Apache Spark is a data processing framework that can perform processing tasks on very large data sets quite swiftly. It can also distribute data processing tasks across several devices, either on its own or in tandem with distinctive computing tools. Today Spark is used by numerous data engineers and data scientists across the world, in organizations of all sizes. It enables them to process data at lightning fast speed for both streaming and batch workloads. Apache Spark can run on YARN, Kubernetes or standalone. It is known to work with an expansive range of data outputs and inputs.
Apache Spark 3.2 was recently released and is now available for anyone who desires to run Spark on Kubernetes.
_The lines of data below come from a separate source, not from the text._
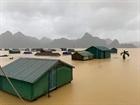 2 người chết, 1 người mất tích do mưa lũ ở miền Trung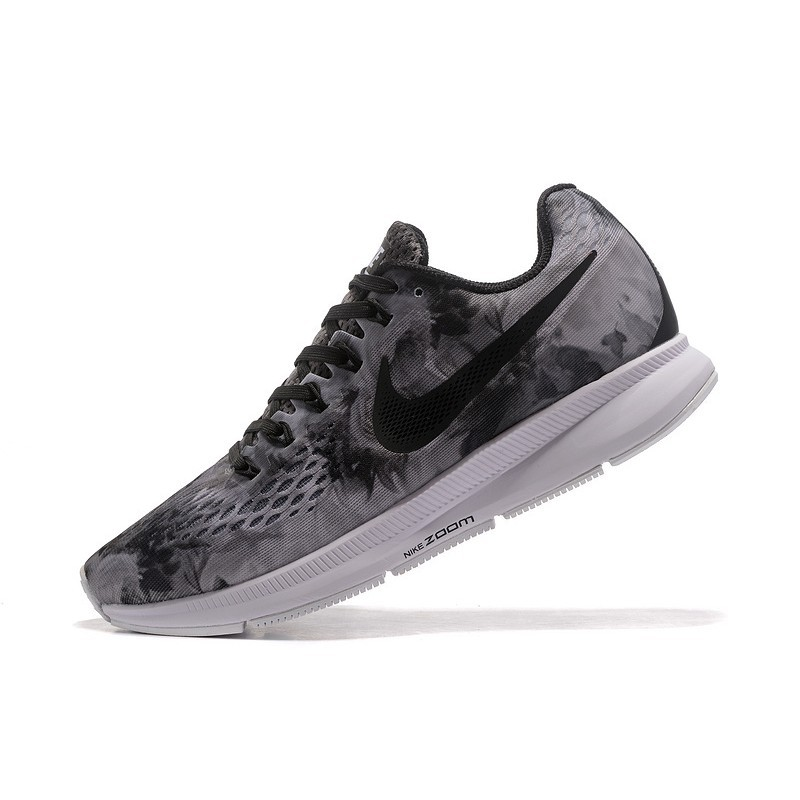 d77975dc1b5 Lunar January 34 dark blue 40-45 Nike Nike Zoom All Out new men and ...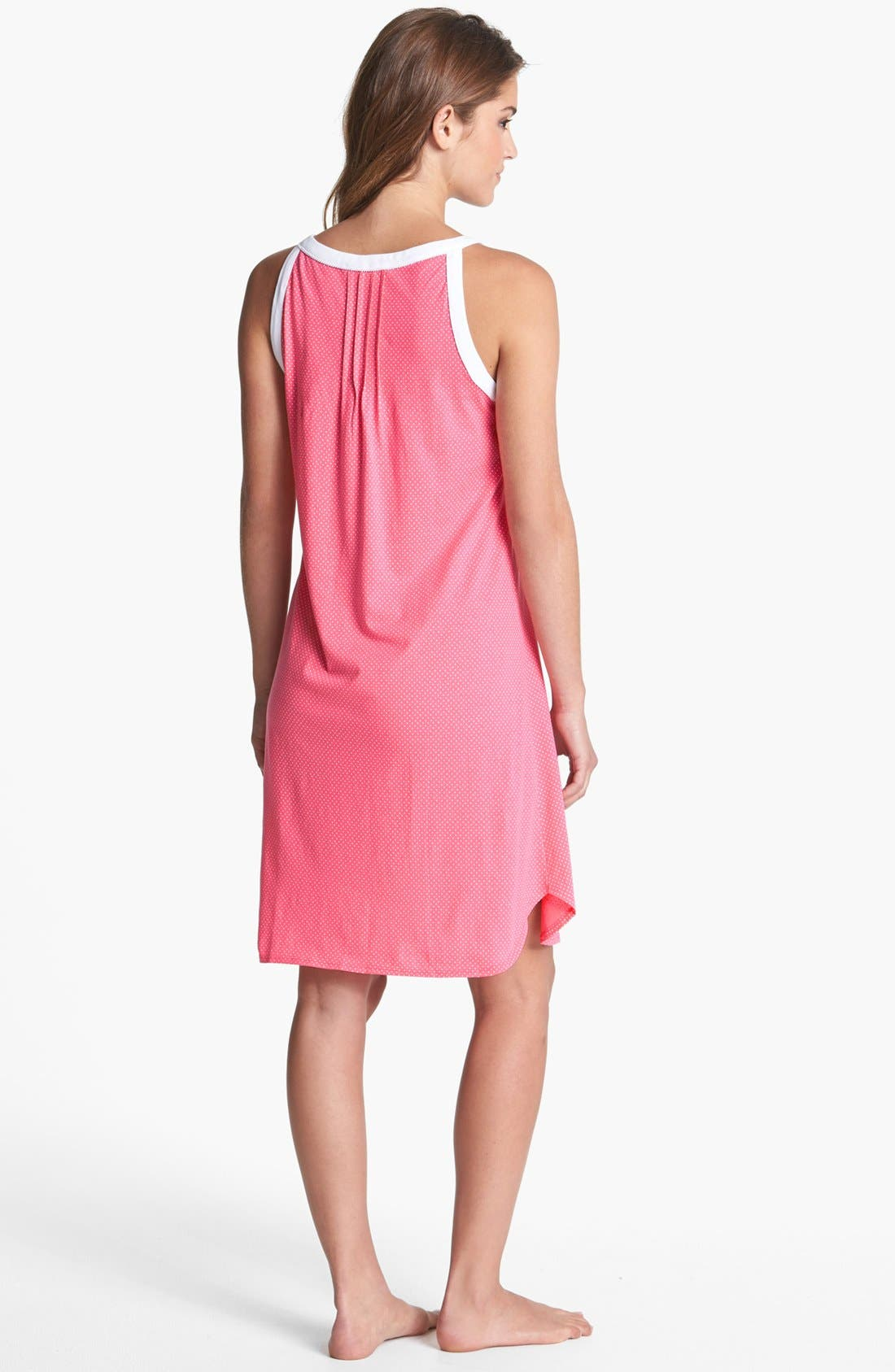 Alternate Image 2  - Eileen West 'Beach Party' Short Nightgown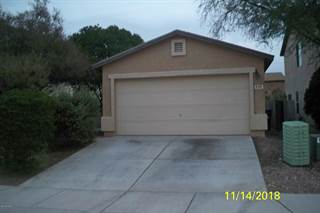 Single Family for sale in 6126 S Earp Wash Lane, Tucson, AZ, 85706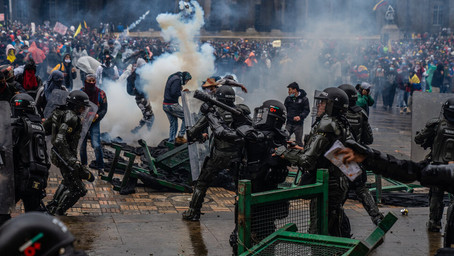 Colombian Government Sparks Wide Spread Riots After 20 People Are Killed During A Protest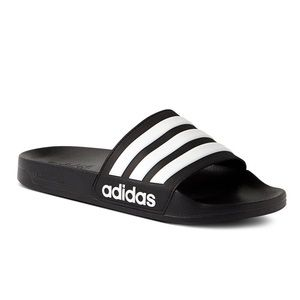 Adidas black and white slides sandals size 4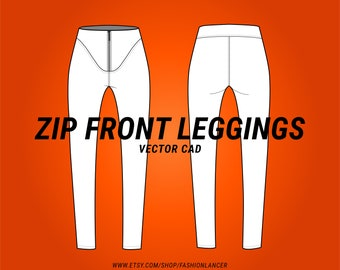 zip front leggings / slim riding pant CAD sketch digital illustration vector file (AI)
It uses Hadoop 3.3.1 by default, as opposed to Hadoop 3.2.0 that was previously used. Hadoop 3.3.1 provides significant performance improvements, and removes several unnecessary calls to the S3 API. This helps in cutting down the risk of getting throttled, while augmenting the performance of Spark on the whole while reading from S3.
Aggregate push down
Spark applications tend to operate on distributed data coming from disparate data sources. They commonly have to directly query data sources external to Spark, such as data warehouses and backing relational databases. Apache Spark provides Data Source APIs for that. They are a pluggable mechanism for accessing structured data with the assistance of Spark SQL. Data Source APIs is known to be integrated tightly with Spark Optimizer and offers optimizations like filter push down to the column pruning and external data source. They just offer a subset of the functionality that might be pushed down and ultimately executed at the data source.
While reading data from any storage, Apache Sparks uses a library that tends to implement a particular API. A new API called DataSource V2 was released with Spark 2.3 in 2018. The key common data connections were ported to it. DataSource V2 allowed for a high degree of optimization at the data source layer. With Apache Spark 3.2 it becomes possible to benefit from predicate pushdown on queries that select an aggregated column or feature aggregated filter. For instance, it will be faster to compute the number in a parquet file through Spark, as it can directly read from the metadata of the file, rather than scanning it. Aggregate pushdown also helps in minimizing the number of files shuffled or read across the network, as Spark can apply an aggregate predicate to the Data Source. In the situation that several aggregates are included in the query and supported by DataSource, Apache Spark will end up pushing down all the aggregates.
Aggregate functions are commonly used in SQL for computing a single result from a set of input values. The most frequently used aggregate functions include SUM, MIN, AVG, MAX and COUNT. In case the aggregates in SQL statements end up being supported by data source with exact semantics as Spark, and such aggregates can ideally be pushed down to the data source level for improving performance.
- Dramatically reduced network IO between Spark and data source
- Faster aggregate computation in data source because of presence of indexes
Data Source API V2 is one of the most important features coming with Spark 2.3, and effectively helps in reducing the amount of data transferred from the source by applying the filtering conditions during the load.
AD: Apache Spark 3.2 allows for effective Aggregate push down through Data Source API V2
PD: Spark 3.2 brings a host of performance improvements to the framework, especially in DataSource V2. It becomes possible to benefit from predicate pushdown on queries that select an aggregated column or feature aggregated filter in Apache Spark 3.2.